Man bites dogma, well, its been a long time, been a long, long time
since my rock was rolled, since my feet turned cold,
since you tossed us a bone that wasn’t made of stone
since purple days when I was so confused.
Sign off.
V.
Mannequin: The latest urban environment works of Greenwood & Sons Commercial Demolition Services seem a hybrid of transplanted ‘California Light and Space’ and ‘finish fetish’ esthetics, filtered backwards through the antithetical post-Minimalist predilections for situationist integrity and material disintegration. This view is partially a result of their obvious interest in the mutual contingencies of light, form, and space and their perceptual de-signification by the use of hydraulic jackhammers, high-powered water jets and wrecking balls. Closer acquaintance with their work,
however, reveals a strategy more aligned with what disciples of avant-demolition critic Gilda Lows would call ‘multi-plosive reductionism.’ In this case, specificities, meaning this material object in this space, do not remain constant but are perpetually transformed beyond the immediate parameters of form and site through a brief, though potent sensorial and conceptual duration, as articulated by dynamite techniques and linear-shaped cyclonite charges. Each razed site triggers associations with other razed sites, each destroyed work with other destroyed works, and material waste with material waste, so that it modifies, and is in turn transformed by, an ever-increasing negative perceptual space.

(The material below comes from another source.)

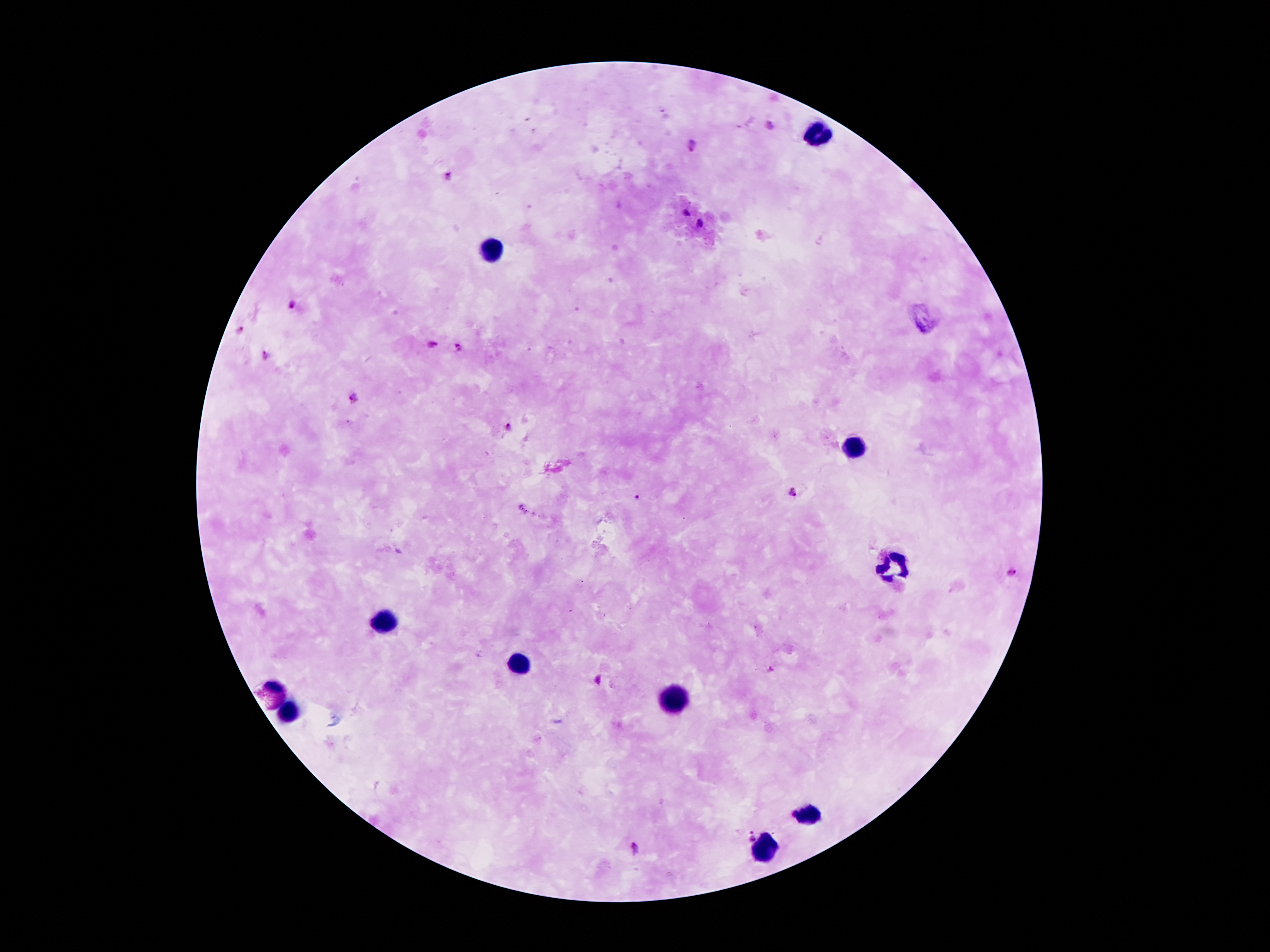
Approximate object centers, in pixels from the top-left corner. Malaria parasite locations: (x=770, y=126), (x=689, y=145), (x=448, y=174), (x=686, y=213), (x=700, y=225), (x=291, y=305), (x=240, y=331), (x=434, y=343), (x=458, y=347), (x=265, y=354), (x=353, y=397), (x=508, y=427), (x=793, y=492), (x=637, y=496), (x=1012, y=573), (x=771, y=669), (x=598, y=680), (x=749, y=835), (x=635, y=849). Leukocyte locations: (x=817, y=135), (x=488, y=245), (x=852, y=447), (x=893, y=564), (x=387, y=623), (x=522, y=662), (x=277, y=686), (x=677, y=700), (x=291, y=714), (x=805, y=812), (x=761, y=847). 100x magnification. Photographed through the microscope eyepiece with a smartphone camera. Single field of view. Patient malaria status: positive for Plasmodium falciparum. Thick blood smear. Giemsa stain. Image is 1270×952 pixels.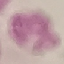

Result: negative for malaria parasites. Giemsa stain. Cell patch, automatically extracted from a larger field of view and resized to 64 × 64 pixels. Photographed with a smartphone camera at the microscope eyepiece. Thin blood film.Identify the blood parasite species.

Here, we are taken beyond the immediate hermeticism of the art gallery and its objects and forced to conceptualize their work as first part of, and later absent from, the larger world.
Slice: As I exit,
Mannequin: In their most recent work, 43R 7DX8, Greenwood & Sons chose four seperate locations in the Bronx:
Slice: no longer under cover of darkness,
Mannequin: Sound View Park,
Slice: I am the third and last to desert
Mannequin: Bronx Botanical Gardens,
Slice: these corrupted shells of housing and light.
Mannequin: Jerome Park Reservoir,
Slice: Abandoned first by their makers
Mannequin: and an undisclosed location on an undeveloped private lot.
Slice: second by their victims,
Mannequin: In each location,
Slice: I occupy a fleeting moment
Mannequin: they installed a lawn bowling facility
Slice: before my night’s work is met
Mannequin: substituting wrecking balls for the traditional wooden ball.
Slice: and crushed
Mannequin: While the specified locations encouraged one to see art as part of a mobile, transistory viewing experience
Slice: by other mouths.
Mannequin: (the work’s title evokes a license plate, for example),
Slice: Mouths of tractors,
Mannequin: the refusal to pinpoint the fourth site
Slice: hurling these remains of remains
Mannequin: also created a desire to multiply the work’s initial meanings-
Slice: into yellow metallic graves.
Mannequin: its suggestion of games,
Slice: The violent sweep of wrecking balls
Mannequin: leisure,
Slice: edge us into sleep
Mannequin: and the relationship of recreation to other types of land use,
Slice: in a meticulous,
Mannequin: especially commercial development,
Slice: slow-motion
Mannequin: beyond those specific to the art world.
Slice: ceremony of waste.
Mannequin: In this way, the flux of a broader totality
Slice: And night comes
Mannequin: constantly folds back
Slice: when it is all over,
Mannequin: into the reading of the destroyed building itself
Slice: when so many jaws have closed upon us
Mannequin: to create a reductive, collapsing movement
Slice: that we no longer have the strength to stand,
Mannequin: in which each specificity is merely an instance
Slice: and splinters of wood and smashed brick
Mannequin: in an endless forgetting
Slice: hang upon our bodies,
Mannequin: of the sensorial and perceptual past.
Slice: as though we have been masticated by every mouth.